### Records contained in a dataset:
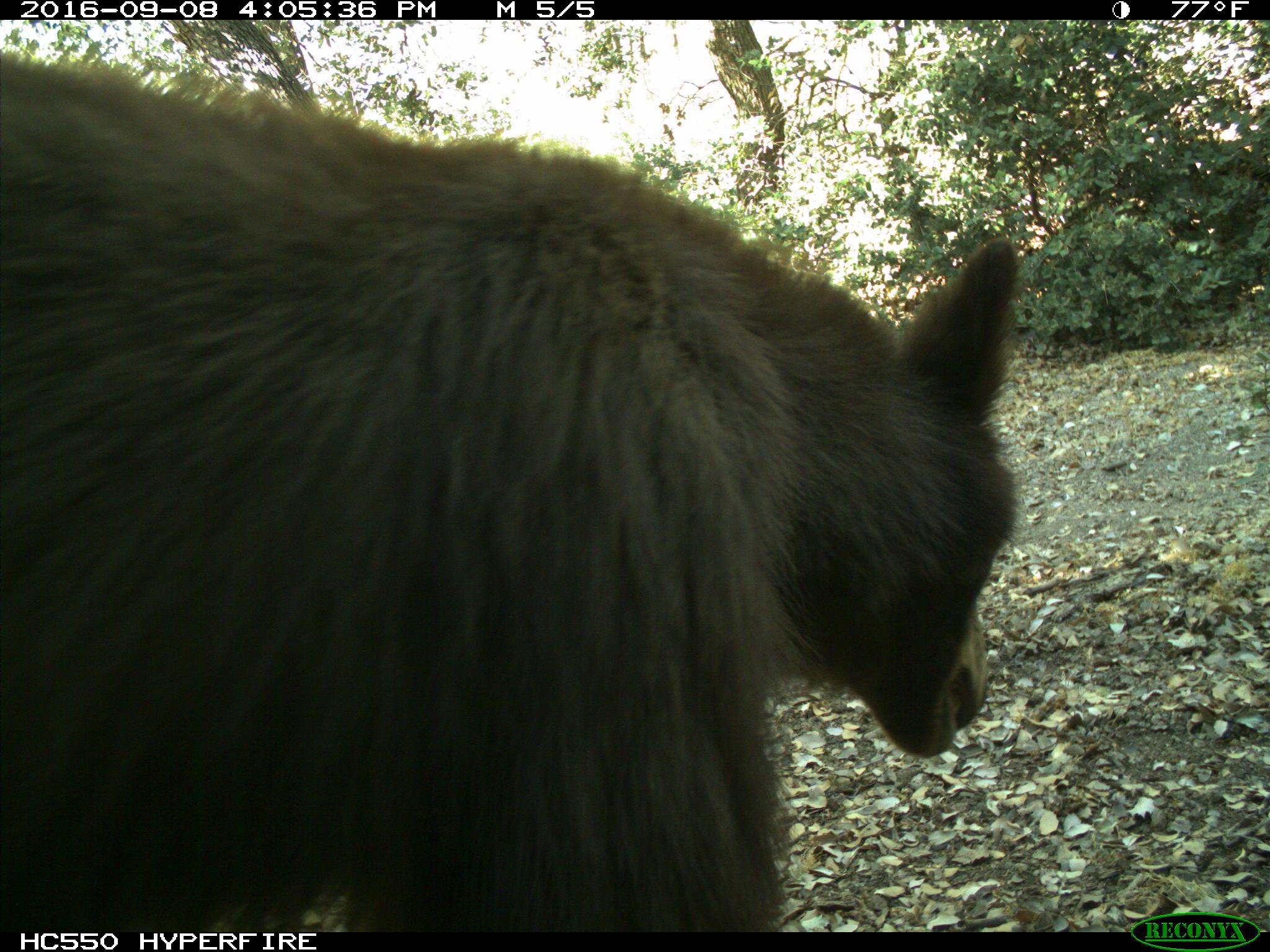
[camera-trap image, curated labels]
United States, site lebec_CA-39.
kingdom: Animalia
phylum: Chordata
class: Mammalia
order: Carnivora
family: Ursidae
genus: Ursus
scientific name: Ursus americanus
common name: american black bear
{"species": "Ursus americanus (american black bear)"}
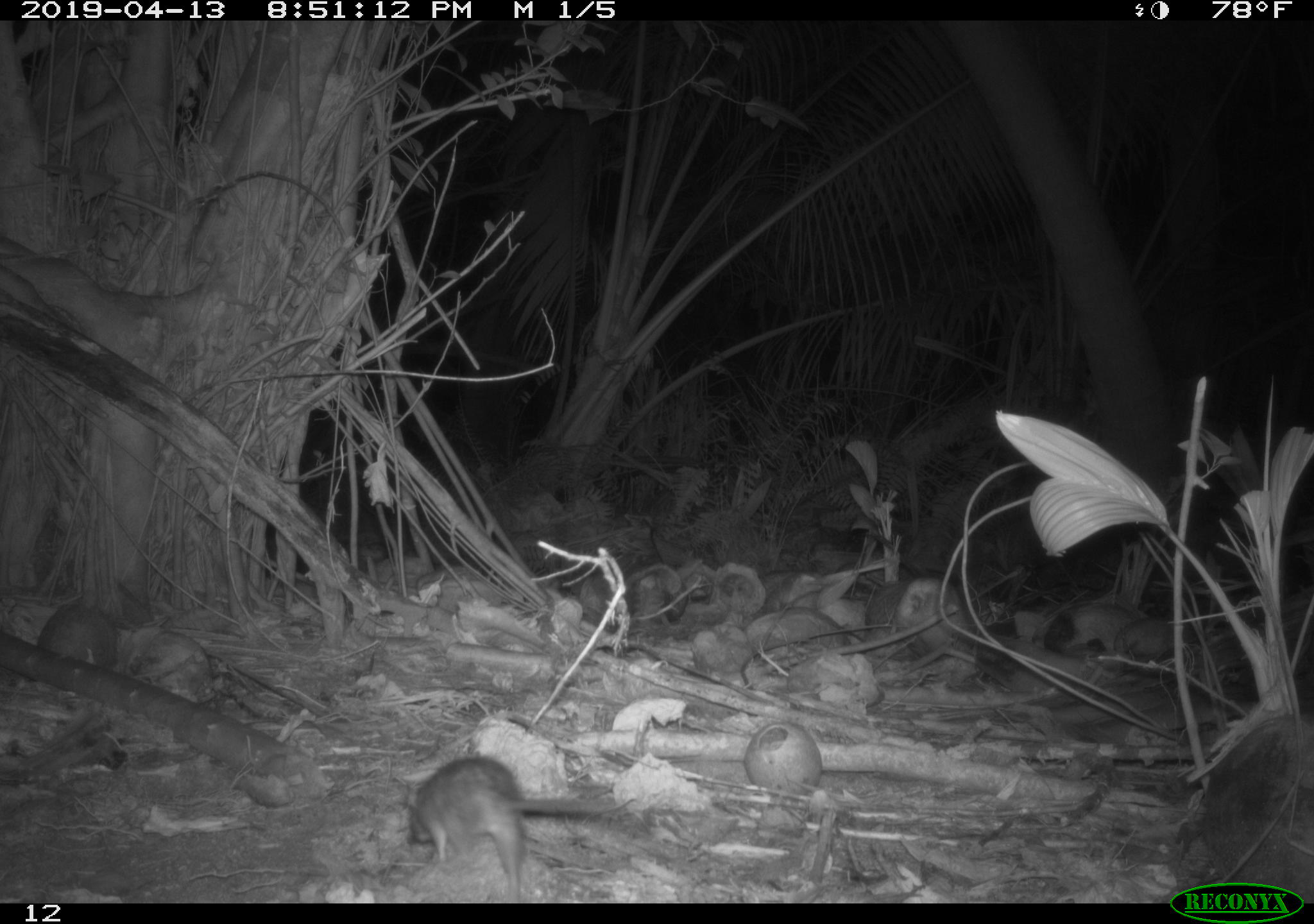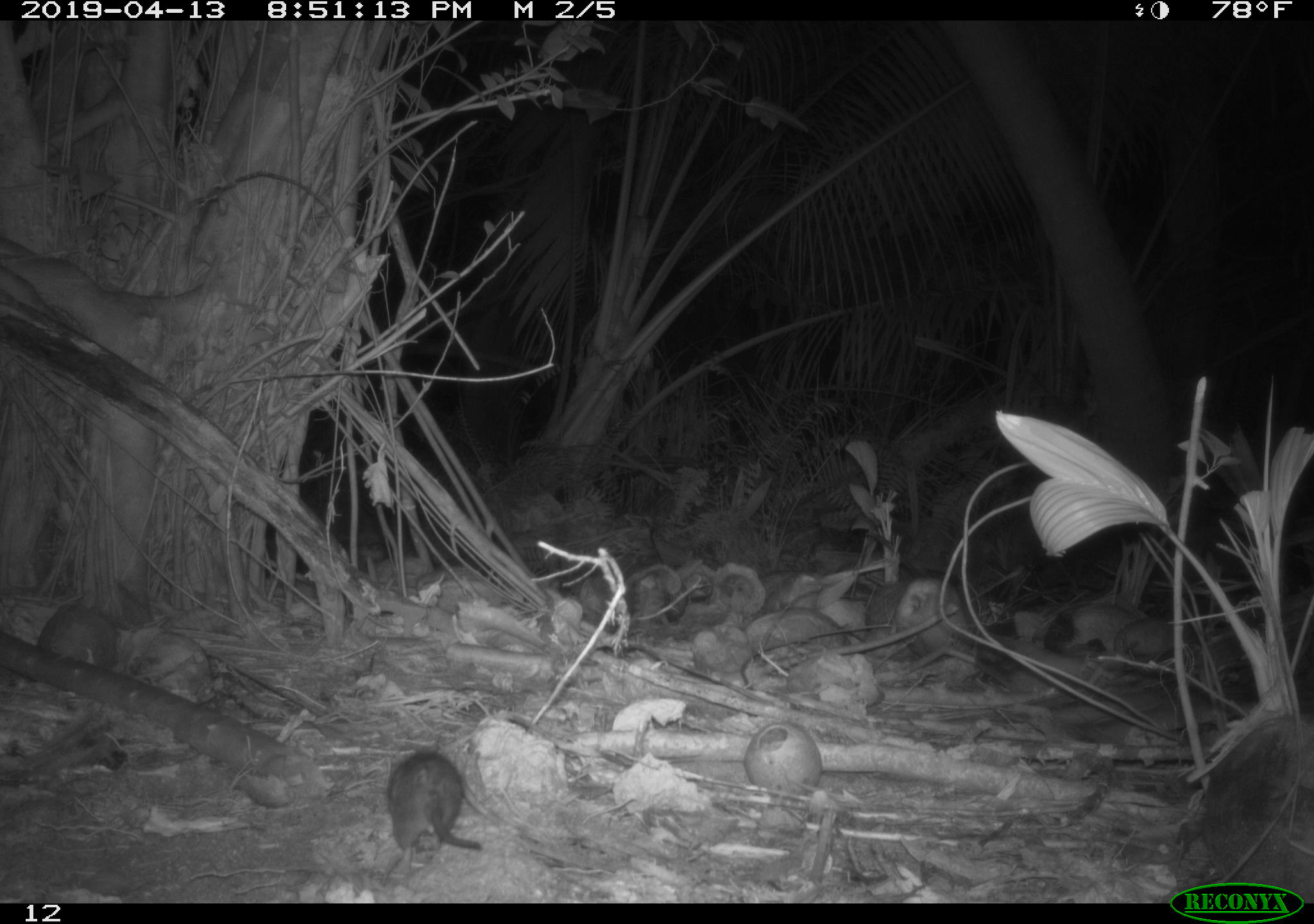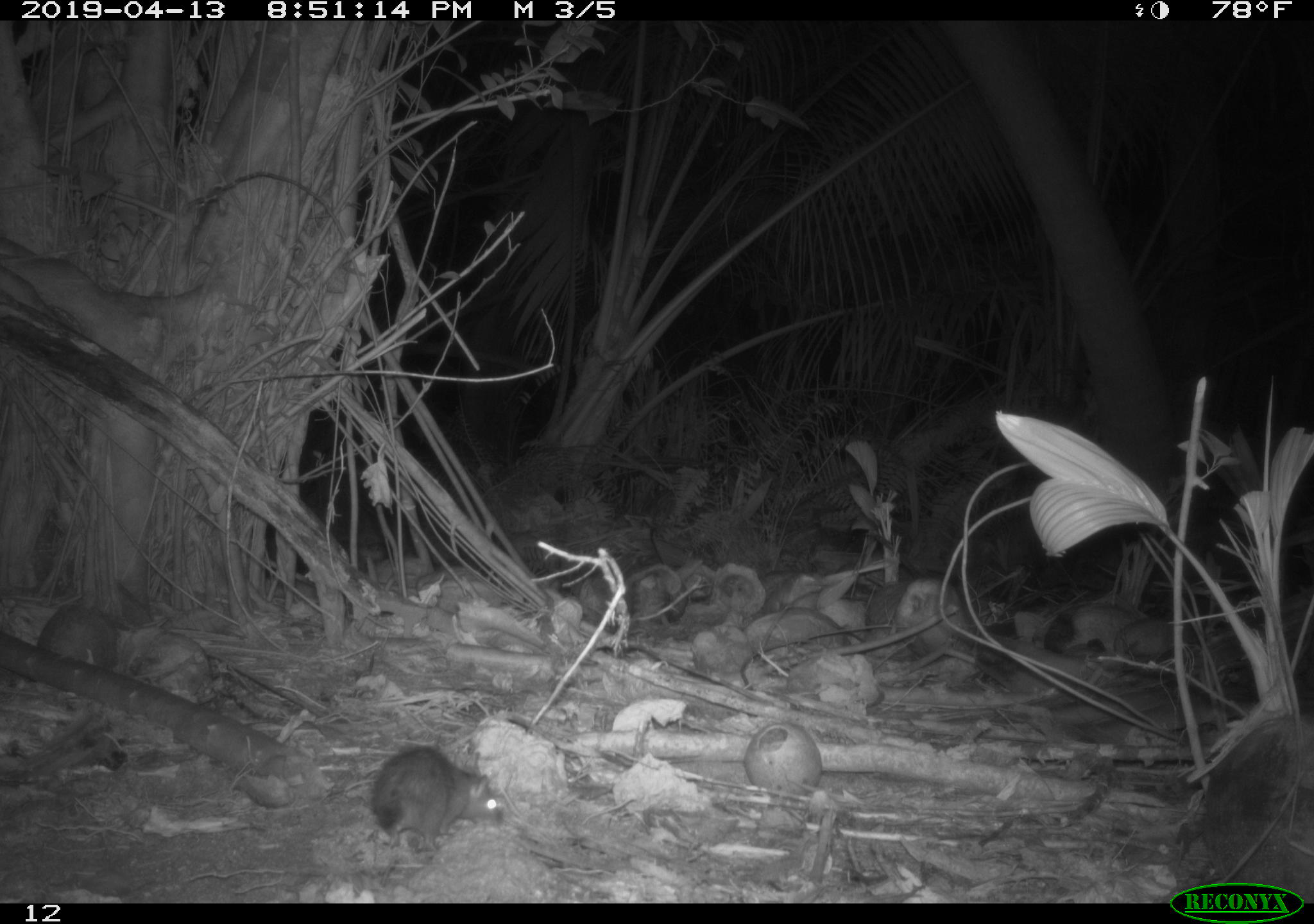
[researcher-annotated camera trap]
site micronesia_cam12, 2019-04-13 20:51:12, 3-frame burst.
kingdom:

### Task to carry out:
Copy every line from the data that includes the string "site".

### Response to the task:
United States, site lebec_CA-39.
site micronesia_cam12, 2019-04-13 20:51:12, 3-frame burst.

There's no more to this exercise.